Didn't you say something somewhere about husband - business - buying ¿?
Doesn't that need to be your first step, (I'm supposing that the family needs husband/ father to be out there earning the dough)??


----------



## xabiaxica

Pesky Wesky said:


> But...
> Didn't you say something somewhere about husband - business - buying ¿?
> Doesn't that need to be your first step, (I'm supposing that the family needs husband/ father to be out there earning the dough)??


*
someone * will need to be with private school fees to pay


----------



## colabottles

Absolutely true! Our first "research" visit was to primarily find out which school is best for us and the area it is in. Then we could work out where to live and find a business. Now, the business search is the priority, before we even consider moving. Very difficult situation as he works on his own in the UK, so am helping as much as possible to find what is available for sale as an existing business. It is very catch 22. Can't sell UK businesses until found a concrete future business in spain and would have to find someone to work in UK whilst building up spanish one. Then he would need somewhere to live so do we go out there together or one of us first. This is the dilemma we are taking time to work out what is best. 

All advice appreciated.


----------



## natalieml

To make it work fnancially I think you'll end up here on your own with hubby working in England until you are certain this is the place for you and any new business you take on here is financially viable. 

There are many of us here, and so many people we know who still have to go back to the UK for work. We have our own business doihg websire design and marketing so we are lucky that we can work anywhere in the world with internet connection however, all our customers are in the UK and we have someone employed by us in the UK to look after them. I still have to go back on a regular basis as I do consultancy work 1 day a week from here for my last company and since January I have been back 6 times already and had to go to Amsterdam. It's not ideal but with the economic uncertainlty we would be stupid to turn down the money while it is on offer.

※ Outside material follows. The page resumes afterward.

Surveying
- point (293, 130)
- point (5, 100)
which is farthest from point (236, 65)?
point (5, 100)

What type of business are you looking for in Spain ?? 



colabottles said:


> Absolutely true! Our first "research" visit was to primarily find out which school is best for us and the area it is in. Then we could work out where to live and find a business. Now, the business search is the priority, before we even consider moving. Very difficult situation as he works on his own in the UK, so am helping as much as possible to find what is available for sale as an existing business. It is very catch 22. Can't sell UK businesses until found a concrete future business in spain and would have to find someone to work in UK whilst building up spanish one. Then he would need somewhere to live so do we go out there together or one of us first. This is the dilemma we are taking time to work out what is best.
> 
> All advice appreciated.


----------



## natalieml

Sounds a plan!

For your 1 week in June if rentals are too expensive you could look at a hotel. There are 2 in Torremuelle so you would get a good feel for the place. There is a 3 star hotel with pool next to the station and it's about €40 per rrom per nigfht so €80 for the week. It is called the Vista de Rey and the other is on the beach a 4 star hotel called Playa Bonita. 

Best of luck xx



colabottles said:


> Oh we could catch up on Desperate Housewives with a bottle of vino!
> 
> My daughter is 13 and son is 12 in september. Can you recommend a rental company and would be good if I could rent the week in June nearby you so as to see the school and everything. Plan to go 29th May to 7th June.
> 
> Thank you for your good luck wishes - keeping me going without getting me so stressed out. Obviously there is so much to organise in so little time as I really want them to start school in spain this september due to son starting secondary for first time and daughter going into year 9 which is crucial as they start choosing their gcse's.
> 
> Be good to meet you and your family. Hope your son has a wonderful birthday tomorrow! x


----------



## colabottles

Just a few last minute details to sort out and can then book flights and accommodation for June! Thanks for the help. Hope you dont mind sending me a pm with your phone number so I could meet you. Want the kiddies to have a nice time too go to zoo swim etc. 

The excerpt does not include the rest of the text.